Maxim’s legendary Art Nouveau interior set the stage for “Club Kenzo,” the latest collection by NIGO, Kenzo’s Artistic Director. The setting echoed the spirit of the collection—timeless, iconic, and filled with creative energy.
NIGO pulls inspiration from Andy Warhol’s Factory, Kenzo Takada’s 1970s Paris studio, and his own circle of modern creatives. The result is a collection that blurs genres and eras, reimagining the fashion narrative through the lens of a modern love story.
The theme? A playful romance between The Kenzo Guy and The Kenzo Girl. Their wardrobes crisscross as they borrow from each other’s styles—bold, expressive, and unafraid to mix the unexpected. “Serious about their look but having fun with their fashion,” the couple becomes a symbol of joyful experimentation.
Signature animal characters return, with two new additions: Quique the Tiger and Kali the Bunny. They appear merged together—bunnies with tiger stripes—on standout pieces like a coat and a body suit with dropped straps. The collection embraces print clashing at its most confident: florals from Kenzo’s archive, polka dots, stars, checkerboards, and harlequin patterns form a striking new graphic language.
The visual tension is deliberate.

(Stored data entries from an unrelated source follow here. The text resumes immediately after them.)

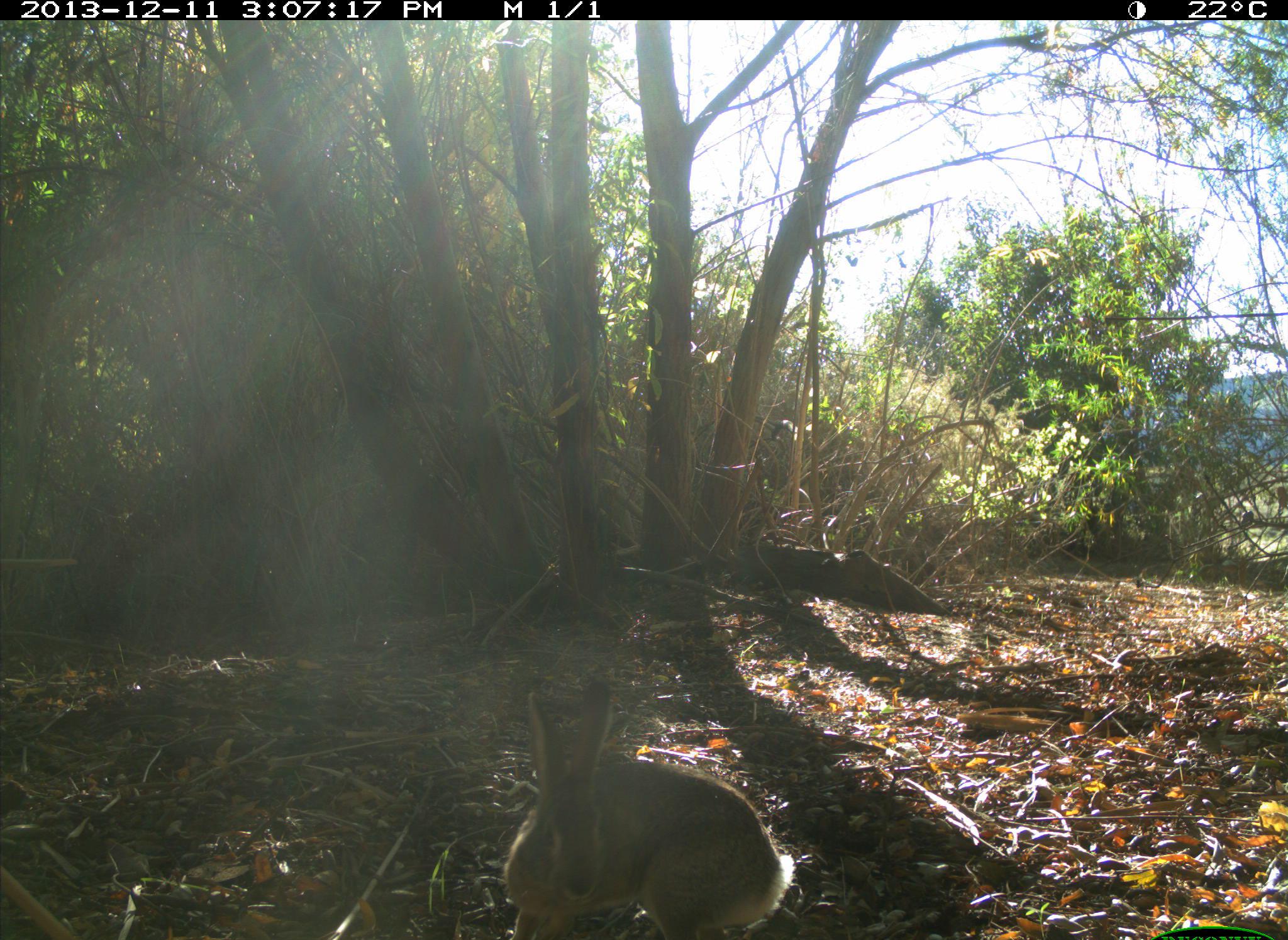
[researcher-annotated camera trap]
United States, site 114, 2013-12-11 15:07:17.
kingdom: Animalia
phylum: Chordata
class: Mammalia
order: Lagomorpha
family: Leporidae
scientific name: Leporidae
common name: rabbits and hares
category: rabbit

Punk elements and graffiti culture meet classic tailoring and Italian craftsmanship. A hot pink dinner jacket is styled for day, while Japanese satin tailoring steps into eveningwear. Footwear makes a bold statement, with platformed bowling shoes and mules bringing comfort to the street.
Accessories follow suit. Bags look lived-in, spray-painted for an urban edge. Even belt buckles smile, a cheeky nod to the collection’s core message: “Fashion need not always be taken seriously.”
With “Club Kenzo,” NIGO proves that style can be precise and playful, rooted in heritage yet wildly fresh.